• EXERCISE DETAILS: The result should be the lines from the one holding "United States, site" to the final line of the records below, repeated exactly and with no pictures.

* * * * * * *

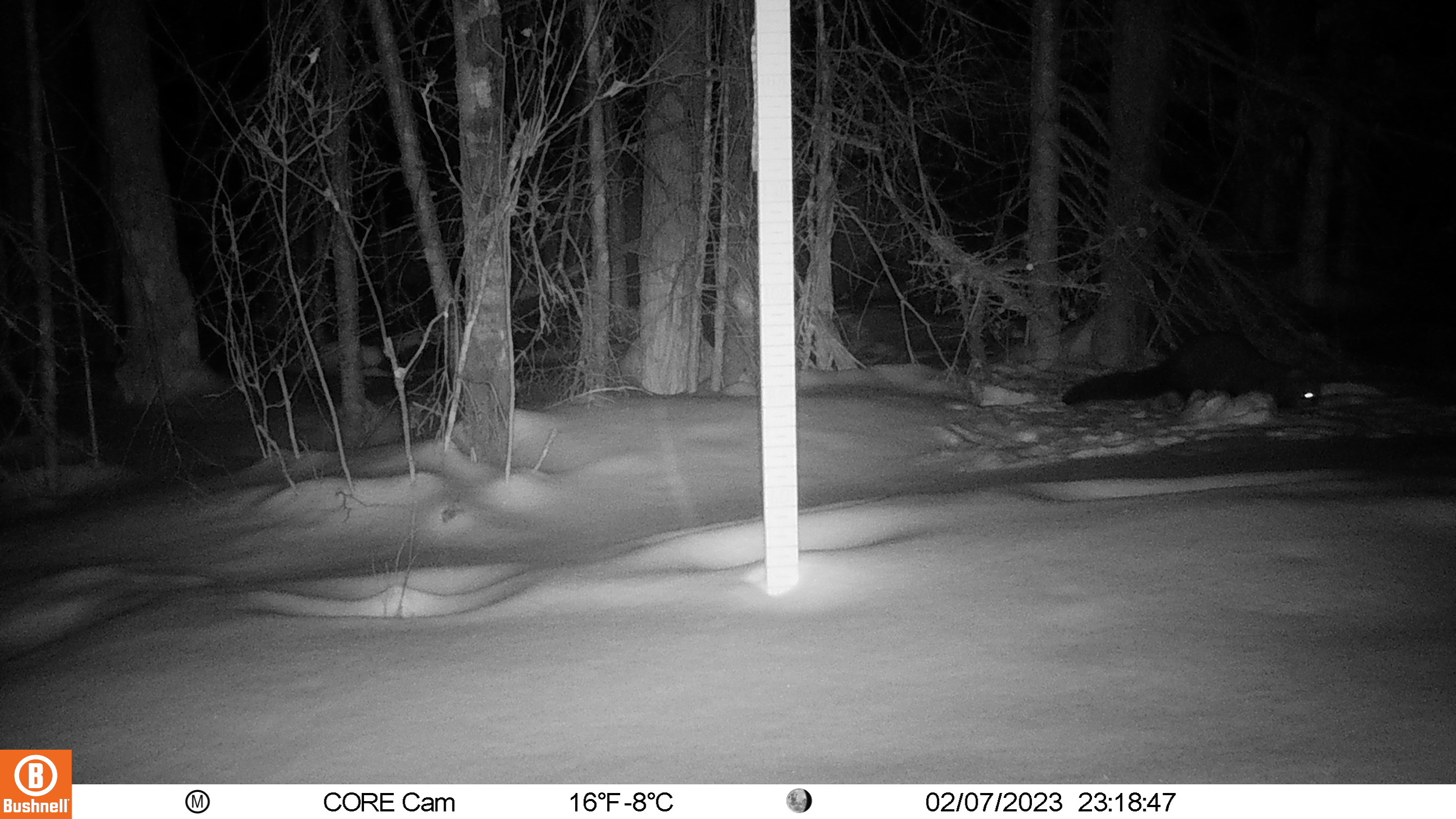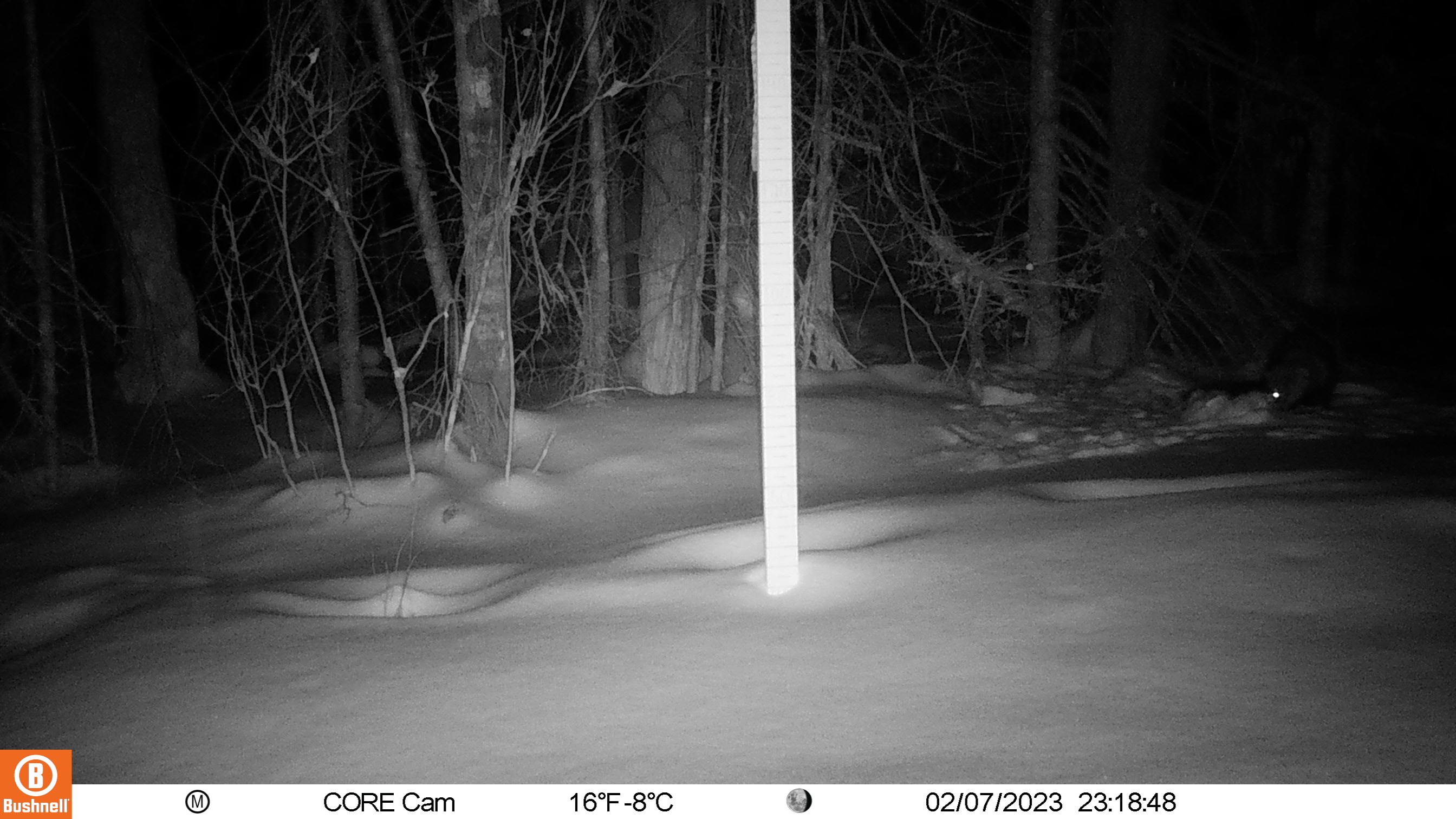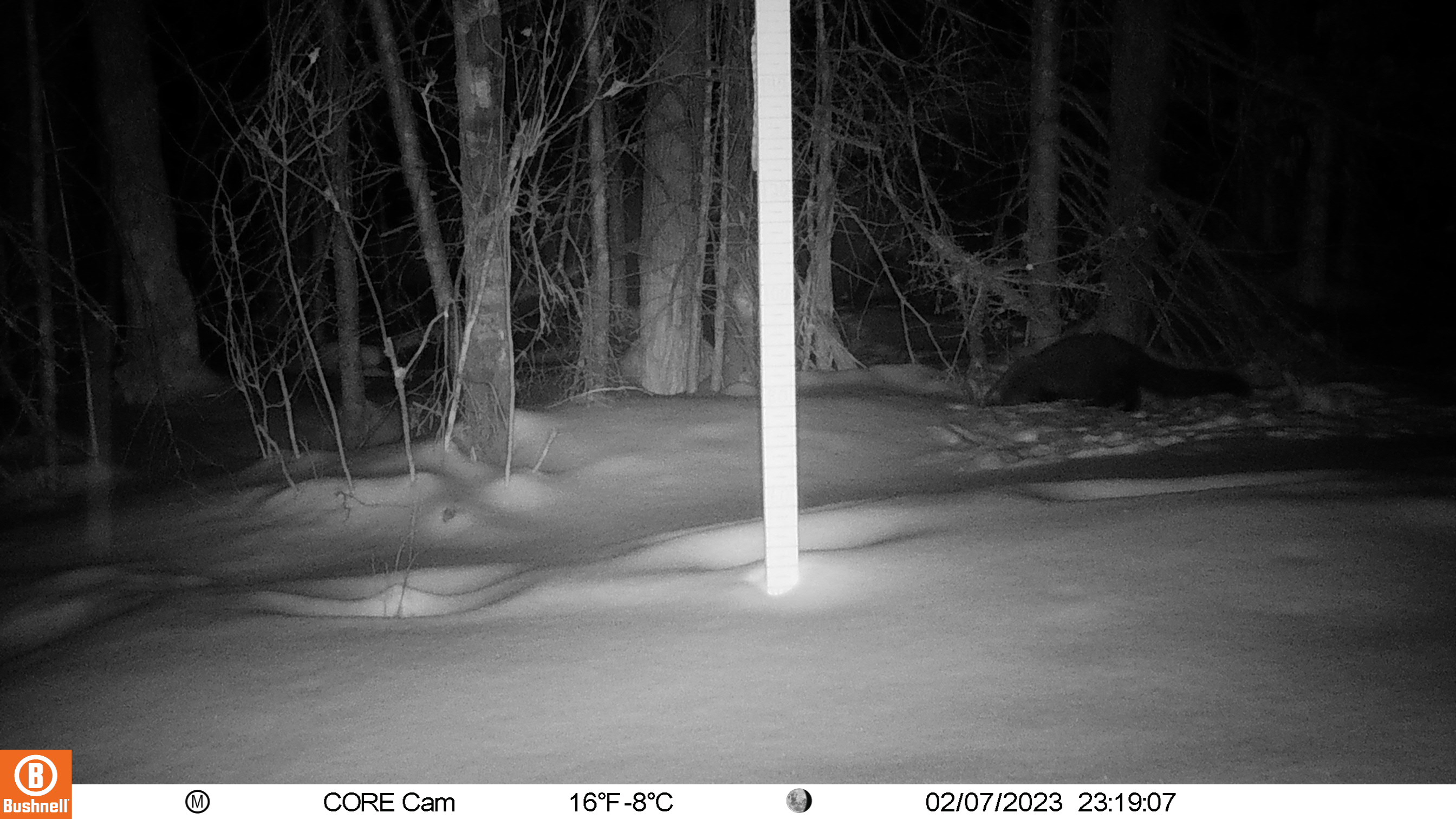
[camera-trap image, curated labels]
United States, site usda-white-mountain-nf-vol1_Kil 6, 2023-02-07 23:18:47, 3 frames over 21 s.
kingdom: Animalia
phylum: Chordata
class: Mammalia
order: Carnivora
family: Mustelidae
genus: Pekania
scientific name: Pekania pennanti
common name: fisher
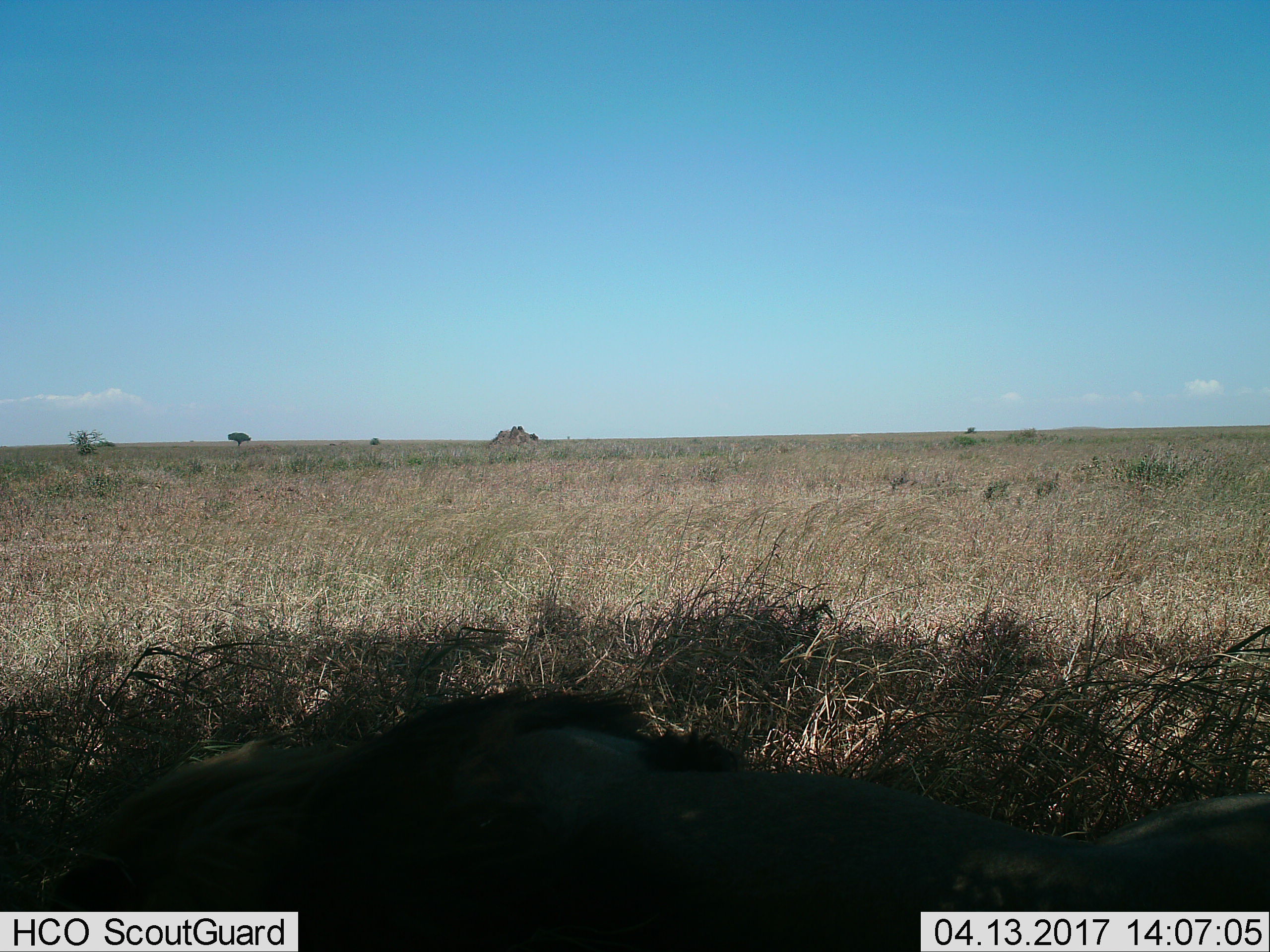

* * * * * * *

• RESPONSE TO THE TASK:
United States, site usda-white-mountain-nf-vol1_Kil 6, 2023-02-07 23:18:47, 3 frames over 21 s.
kingdom: Animalia
phylum: Chordata
class: Mammalia
order: Carnivora
family: Mustelidae
genus: Pekania
scientific name: Pekania pennanti
common name: fisher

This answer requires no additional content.